Le camp « valeur refuge » espérait précisément ce scénario : une crise géopolitique majeure, Bitcoin qui s’envole pendant que l’or grimpe et les actions chutent. C’est la promesse vendue depuis des années par les évangélistes du secteur. Sauf que la réalité est plus nuancée. Bitcoin n’a pas décroché, certes, mais il n’a pas non plus joué le rôle de l’or numérique que ses promoteurs fantasment depuis 2017.
« Le ratio ETH/BTC en hausse annonce le grand retour de la crypto », affirme Tom Lee, stratège chez Fundstrat, sans que les données confirment encore pleinement cet enthousiasme.
Justement, pendant que la géopolitique mondiale s’agite, le marché crypto se réorganise en interne. L’Altcoin Season Index de CoinGlass s’est approché de 58, la domination de Bitcoin recule légèrement, et le capital se réoriente vers les altcoins. Tom Lee lit dans le ratio ETH/BTC en progression un signal haussier pour tout l’écosystème. C’est possible. Mais Tom Lee a aussi une réputation de prédictions optimistes qui ne se vérifient qu’à moitié, et les données actuelles restent, selon les analystes eux-mêmes, « plus modérées » que son enthousiasme le laisse entendre.

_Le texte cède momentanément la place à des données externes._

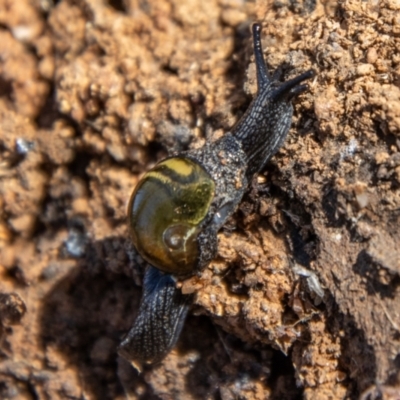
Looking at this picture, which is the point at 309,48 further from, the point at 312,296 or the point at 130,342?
the point at 130,342

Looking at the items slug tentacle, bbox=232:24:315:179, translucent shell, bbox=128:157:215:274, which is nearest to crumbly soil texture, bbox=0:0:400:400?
slug tentacle, bbox=232:24:315:179

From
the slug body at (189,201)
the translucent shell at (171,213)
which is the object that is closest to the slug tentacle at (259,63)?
the slug body at (189,201)

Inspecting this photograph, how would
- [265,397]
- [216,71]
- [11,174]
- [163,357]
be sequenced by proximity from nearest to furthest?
[265,397]
[163,357]
[216,71]
[11,174]

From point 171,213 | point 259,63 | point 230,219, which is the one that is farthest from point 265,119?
point 171,213

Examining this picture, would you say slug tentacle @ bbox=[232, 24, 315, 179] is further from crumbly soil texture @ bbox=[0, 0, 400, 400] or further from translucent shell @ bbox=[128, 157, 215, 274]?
translucent shell @ bbox=[128, 157, 215, 274]

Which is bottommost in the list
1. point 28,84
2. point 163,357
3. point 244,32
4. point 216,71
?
point 163,357

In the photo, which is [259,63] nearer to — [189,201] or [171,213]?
[189,201]

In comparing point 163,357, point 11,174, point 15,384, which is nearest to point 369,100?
point 163,357
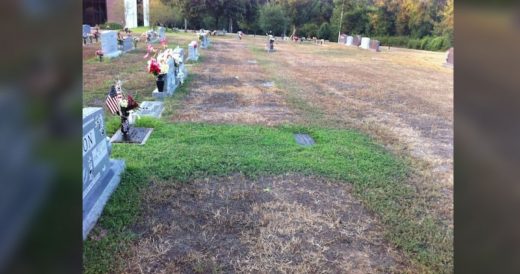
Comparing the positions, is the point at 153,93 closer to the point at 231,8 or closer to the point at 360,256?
the point at 360,256

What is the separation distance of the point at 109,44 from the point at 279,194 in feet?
49.2

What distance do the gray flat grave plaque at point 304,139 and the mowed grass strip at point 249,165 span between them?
10 cm

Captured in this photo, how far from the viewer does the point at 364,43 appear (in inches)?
1371

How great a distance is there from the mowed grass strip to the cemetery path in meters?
0.68

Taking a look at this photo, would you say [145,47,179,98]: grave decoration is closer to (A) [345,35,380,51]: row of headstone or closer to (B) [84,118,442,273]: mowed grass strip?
(B) [84,118,442,273]: mowed grass strip

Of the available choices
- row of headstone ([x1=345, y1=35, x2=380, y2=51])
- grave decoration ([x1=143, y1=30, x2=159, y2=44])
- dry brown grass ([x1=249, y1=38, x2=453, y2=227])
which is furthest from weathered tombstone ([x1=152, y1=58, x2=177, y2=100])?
row of headstone ([x1=345, y1=35, x2=380, y2=51])

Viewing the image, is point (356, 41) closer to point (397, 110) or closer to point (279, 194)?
point (397, 110)

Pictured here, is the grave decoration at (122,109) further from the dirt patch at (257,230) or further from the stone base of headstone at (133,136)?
the dirt patch at (257,230)

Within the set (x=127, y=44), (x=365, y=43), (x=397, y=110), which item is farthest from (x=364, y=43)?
(x=397, y=110)

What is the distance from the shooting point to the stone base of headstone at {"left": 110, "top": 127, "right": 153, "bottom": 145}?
229 inches

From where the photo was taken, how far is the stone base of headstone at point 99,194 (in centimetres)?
331

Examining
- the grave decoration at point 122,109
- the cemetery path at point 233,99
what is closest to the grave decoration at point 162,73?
the cemetery path at point 233,99

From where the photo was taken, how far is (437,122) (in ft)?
27.1
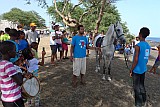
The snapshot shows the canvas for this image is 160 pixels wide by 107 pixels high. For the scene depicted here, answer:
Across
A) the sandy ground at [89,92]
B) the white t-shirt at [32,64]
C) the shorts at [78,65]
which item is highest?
the white t-shirt at [32,64]

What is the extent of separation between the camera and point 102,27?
30938 millimetres

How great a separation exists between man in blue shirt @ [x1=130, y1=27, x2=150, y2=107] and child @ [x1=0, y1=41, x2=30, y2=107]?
2.96 m

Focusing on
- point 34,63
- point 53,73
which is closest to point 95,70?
point 53,73

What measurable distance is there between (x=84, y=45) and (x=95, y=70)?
9.05ft

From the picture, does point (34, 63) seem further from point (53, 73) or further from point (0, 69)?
point (53, 73)

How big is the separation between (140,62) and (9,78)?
3.20m

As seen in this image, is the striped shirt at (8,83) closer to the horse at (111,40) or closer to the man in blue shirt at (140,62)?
the man in blue shirt at (140,62)

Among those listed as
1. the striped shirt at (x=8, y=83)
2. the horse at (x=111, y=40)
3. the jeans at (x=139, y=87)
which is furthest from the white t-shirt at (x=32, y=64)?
the horse at (x=111, y=40)

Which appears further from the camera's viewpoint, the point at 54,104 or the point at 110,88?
the point at 110,88

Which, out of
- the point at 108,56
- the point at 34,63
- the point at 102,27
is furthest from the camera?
the point at 102,27

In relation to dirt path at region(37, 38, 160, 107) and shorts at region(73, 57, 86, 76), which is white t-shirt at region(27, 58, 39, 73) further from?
shorts at region(73, 57, 86, 76)

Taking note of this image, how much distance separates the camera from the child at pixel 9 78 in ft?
9.35

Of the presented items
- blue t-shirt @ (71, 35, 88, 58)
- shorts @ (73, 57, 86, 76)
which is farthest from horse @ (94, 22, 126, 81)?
blue t-shirt @ (71, 35, 88, 58)

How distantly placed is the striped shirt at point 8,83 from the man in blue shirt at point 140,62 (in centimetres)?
297
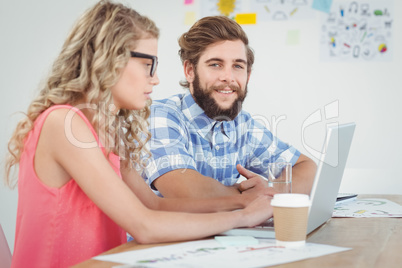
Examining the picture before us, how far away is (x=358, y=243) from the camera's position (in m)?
1.10

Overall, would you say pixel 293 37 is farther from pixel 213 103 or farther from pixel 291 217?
pixel 291 217

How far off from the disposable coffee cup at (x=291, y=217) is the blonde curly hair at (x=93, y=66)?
49cm

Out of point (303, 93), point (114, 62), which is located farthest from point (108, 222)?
point (303, 93)

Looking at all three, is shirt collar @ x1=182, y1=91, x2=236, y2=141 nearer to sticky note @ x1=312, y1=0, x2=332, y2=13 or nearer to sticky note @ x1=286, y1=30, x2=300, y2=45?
sticky note @ x1=286, y1=30, x2=300, y2=45

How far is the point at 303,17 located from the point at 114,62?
7.79 ft

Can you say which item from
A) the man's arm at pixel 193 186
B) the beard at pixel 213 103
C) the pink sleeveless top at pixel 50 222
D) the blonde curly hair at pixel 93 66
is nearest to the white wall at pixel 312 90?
the beard at pixel 213 103

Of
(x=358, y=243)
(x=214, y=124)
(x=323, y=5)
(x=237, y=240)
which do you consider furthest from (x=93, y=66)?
(x=323, y=5)

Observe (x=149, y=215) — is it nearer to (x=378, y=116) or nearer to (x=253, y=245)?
(x=253, y=245)

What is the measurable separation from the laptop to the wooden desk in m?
0.05

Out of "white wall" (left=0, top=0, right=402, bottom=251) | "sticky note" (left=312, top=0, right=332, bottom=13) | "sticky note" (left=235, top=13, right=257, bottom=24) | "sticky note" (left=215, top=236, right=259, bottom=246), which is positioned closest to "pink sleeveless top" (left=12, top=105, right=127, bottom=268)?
"sticky note" (left=215, top=236, right=259, bottom=246)

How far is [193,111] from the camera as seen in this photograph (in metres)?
2.11

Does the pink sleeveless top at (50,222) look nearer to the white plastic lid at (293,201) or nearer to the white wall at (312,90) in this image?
the white plastic lid at (293,201)

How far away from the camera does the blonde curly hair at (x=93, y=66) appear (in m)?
1.27

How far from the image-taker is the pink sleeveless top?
1.21m
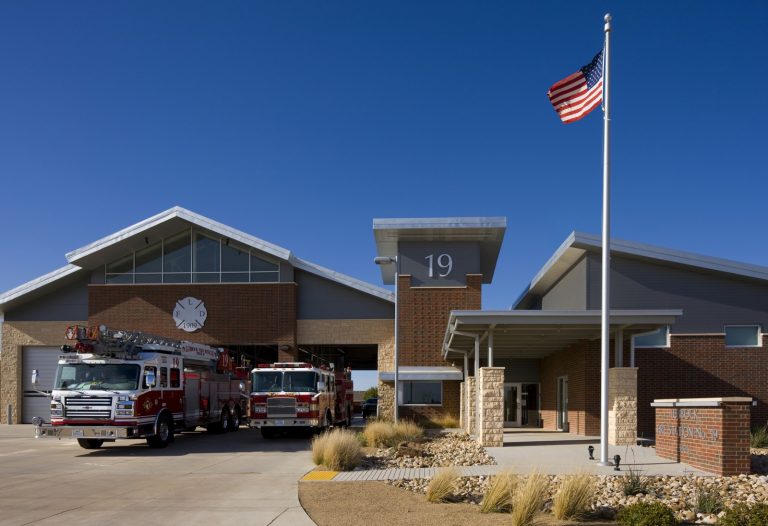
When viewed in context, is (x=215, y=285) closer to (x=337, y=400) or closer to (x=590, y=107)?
(x=337, y=400)

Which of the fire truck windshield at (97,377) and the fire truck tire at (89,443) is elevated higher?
the fire truck windshield at (97,377)

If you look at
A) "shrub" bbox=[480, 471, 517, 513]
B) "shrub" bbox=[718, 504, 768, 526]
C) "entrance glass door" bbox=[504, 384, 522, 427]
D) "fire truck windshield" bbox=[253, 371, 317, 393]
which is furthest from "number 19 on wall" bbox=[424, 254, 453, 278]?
"shrub" bbox=[718, 504, 768, 526]

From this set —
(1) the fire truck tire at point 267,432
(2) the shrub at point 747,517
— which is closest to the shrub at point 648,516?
(2) the shrub at point 747,517

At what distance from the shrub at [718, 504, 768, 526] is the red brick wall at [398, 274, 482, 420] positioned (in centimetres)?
2539

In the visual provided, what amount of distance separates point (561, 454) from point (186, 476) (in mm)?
8547

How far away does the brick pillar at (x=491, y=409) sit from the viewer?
19.9 m

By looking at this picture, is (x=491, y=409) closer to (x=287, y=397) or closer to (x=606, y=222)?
(x=606, y=222)

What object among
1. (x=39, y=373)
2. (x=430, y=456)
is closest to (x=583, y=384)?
(x=430, y=456)

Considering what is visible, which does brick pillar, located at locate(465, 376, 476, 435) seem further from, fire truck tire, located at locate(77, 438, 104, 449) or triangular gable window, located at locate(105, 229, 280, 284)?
triangular gable window, located at locate(105, 229, 280, 284)

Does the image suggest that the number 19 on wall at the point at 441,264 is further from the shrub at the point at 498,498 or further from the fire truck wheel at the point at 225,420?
the shrub at the point at 498,498

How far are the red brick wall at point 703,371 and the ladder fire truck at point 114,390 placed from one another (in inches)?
642

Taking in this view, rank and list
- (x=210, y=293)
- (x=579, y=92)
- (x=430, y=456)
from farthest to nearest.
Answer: (x=210, y=293)
(x=430, y=456)
(x=579, y=92)

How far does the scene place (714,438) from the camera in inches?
540

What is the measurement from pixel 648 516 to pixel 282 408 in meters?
17.6
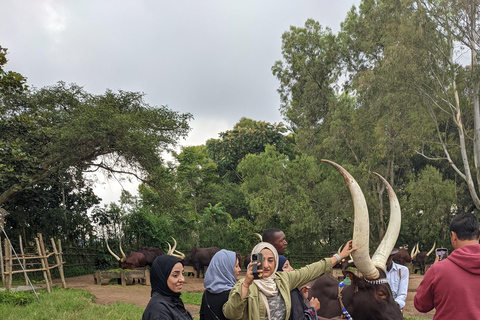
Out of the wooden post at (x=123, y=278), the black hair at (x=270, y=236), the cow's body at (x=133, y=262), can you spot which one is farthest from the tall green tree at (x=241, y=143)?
the black hair at (x=270, y=236)

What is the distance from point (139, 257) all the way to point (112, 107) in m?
4.85

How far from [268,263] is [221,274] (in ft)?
2.03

Ce qui est certain, c’est que l’idée d’une « saison altcoins » revient régulièrement comme une promesse de Noël crypto : chaque fois que Bitcoin marque le pas, les partisans d’Ethereum ou des jetons alternatifs voient dans le moindre frémissement le signal d’un grand rattrapage. Parfois ils ont raison. Souvent ils anticipent trop tôt.
L’autre actualité de la semaine remet les pieds sur terre de façon bien moins abstraite. Rossen Iossifov, patron de la plateforme RG Coins, vient d’être condamné à 121 mois de prison aux États-Unis pour avoir blanchi cinq millions de dollars au profit d’escrocs roumains via sa plateforme crypto. Ce type de cas illustre un problème structurel que le secteur préfère souvent minimiser : la facilité avec laquelle une infrastructure crypto mal régulée devient un outil de blanchiment, et la rapidité croissante avec laquelle les autorités américaines y répondent par des peines sévères.
Ces deux actualités, apparemment disjointes, racontent en fait la même histoire. Bitcoin et les cryptos sont à un carrefour. Trop matures pour s’enflammer à chaque crise géopolitique comme une valeur refuge émotionnelle. Pas encore assez propres pour se passer de condamnations retentissantes qui rappellent les dérives de certains acteurs. Le grand récit du secteur, celui d’une finance décentralisée et incorruptible qui surpasse l’ancien monde, se heurte encore et toujours à la complexité du réel. Cette semaine le résume parfaitement.